## AVAILABLE RECORDS:
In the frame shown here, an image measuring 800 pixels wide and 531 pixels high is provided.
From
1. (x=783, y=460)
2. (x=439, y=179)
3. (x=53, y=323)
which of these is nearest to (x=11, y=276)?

## EXERCISE PROMPT:
Rewrite the records above as a Markdown table with the columns Row and Line. Give each line its own numbered row and omit blank lines.

## ANSWER TO THE PROBLEM:
| Row | Line |
|---|---|
| 1 | In the frame shown here, an image measuring 800 pixels wide and 531 pixels high is provided. |
| 2 | From |
| 3 | 1. (x=783, y=460) |
| 4 | 2. (x=439, y=179) |
| 5 | 3. (x=53, y=323) |
| 6 | which of these is nearest to (x=11, y=276)? |